The trouble was that $37.1 million wasn’t enough to make the system function. The Nodes were located in the Sleeman Centre and the Hanlon Creek Business Park. A staff report July 18, 2016, detailed the financing of these projects and stated that it was badly planned and executed and required another $60 million to make it work and meet the original objective.
Spending more money on a failed project
GuelphSpeaks has written extensively about this situation and those posts may be found in the blog archives.
Council, on a staff recommendation, hired Deloitte as consultants to advise them what to do next. Council chose to continue the operation until March 2017. Supporting that motion was the Bloc of Seven Farbridge supporters on council plus Coun. Bob Bell. Deloitte’s bill will range between $130,000 and $160,000.
The only way to stop this growing financial disaster is to complain to the Ombudsman of Ontario regarding all those closed meetings held over six years conducted by GMHI, a wholly owned corporation of the City of Guelph.
If just four residents of Oshawa can complain about its council meeting conducted in camera to discuss the sale of its Hydro, it should not take much to ask for an Ombudsman staff investigation.
Here is an extract of how to complain. I’m sending one in, how about you?
Here are your Ombudsman choices
Have you already tried to resolve your problem with the organization’s complaint procedures? If you aren’t sure what options are available, you can speak to the organization directly or the Ombudsman’s staff can assist you.
Note – Yes, several times to no avail. GuelphSpeaks received one annual report (2014) that showed Guelph Municipal Holdings Inc. a wholly owned city corporation that included Guelph Hydro losing $2.8 million.

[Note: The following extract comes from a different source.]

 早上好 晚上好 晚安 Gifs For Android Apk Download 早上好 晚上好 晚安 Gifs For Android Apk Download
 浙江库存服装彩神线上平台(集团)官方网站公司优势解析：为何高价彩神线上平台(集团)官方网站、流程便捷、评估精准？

The Ombudsman can investigate complaints about municipalities and universities as of January 1, 2016.
Note – Guelph citizens can now make a complaint.

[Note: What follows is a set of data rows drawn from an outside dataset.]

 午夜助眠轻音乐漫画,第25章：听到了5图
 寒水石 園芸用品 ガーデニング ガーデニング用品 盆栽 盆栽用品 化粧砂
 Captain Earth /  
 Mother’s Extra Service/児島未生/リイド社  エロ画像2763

Fill in an online complaint form (for other options, see below).
It is also helpful to:
* Get the names and titles of the people you have dealt with at the government or public sector body;
- Keep track of the dates of your contact with them;
- Keep all written communication relating to your complaint.
Note: Citizens were not informed of what was occurring during the five years the city was operating a separate corporation that was making decisions with no accountability, transparency or public input.
Please note that we do not accept complaints through Twitter, Facebook, or any other third-party platforms.
Telephone Our complaints staff is available 9 a.m. to 4:30 p.m. You may also leave a voice message outside of office hours. Toll-free (inside Ontario only): 1-800-263-1830
Calls with our Office may be recorded for quality assurance and training purposes and/or to ensure an accurate and exact record.
Mail: Print our complaint form (PDF)
Office of the Ombudsman of Ontario
Bell Trinity Square
483 Bay Street, 10th Floor, South Tower
In person: An appointment is recommended for in-person (walk-in) complaints. Please call 1-800-263-1830 to schedule an appointment.
The office is located at 483 Bay Street, (Bell Trinity Square, 10th Floor, South Tower), Toronto. Office hours are from Monday to Friday, 9 a.m. to 4:30 p.m.
Review our Frequently Asked Questions. Or call 1-800-263-1-830 during office hours to speak to Ombudsman staff.
If you want to complain about the closed-door operations of both the city and GMHI, try to include names and dates of staff or councillor conversations with whom you questioned plus their replies.
A starting point is requesting copies of the minutes of all those GMHI meetings, dates, names and motions. The source is the city clerk’s office.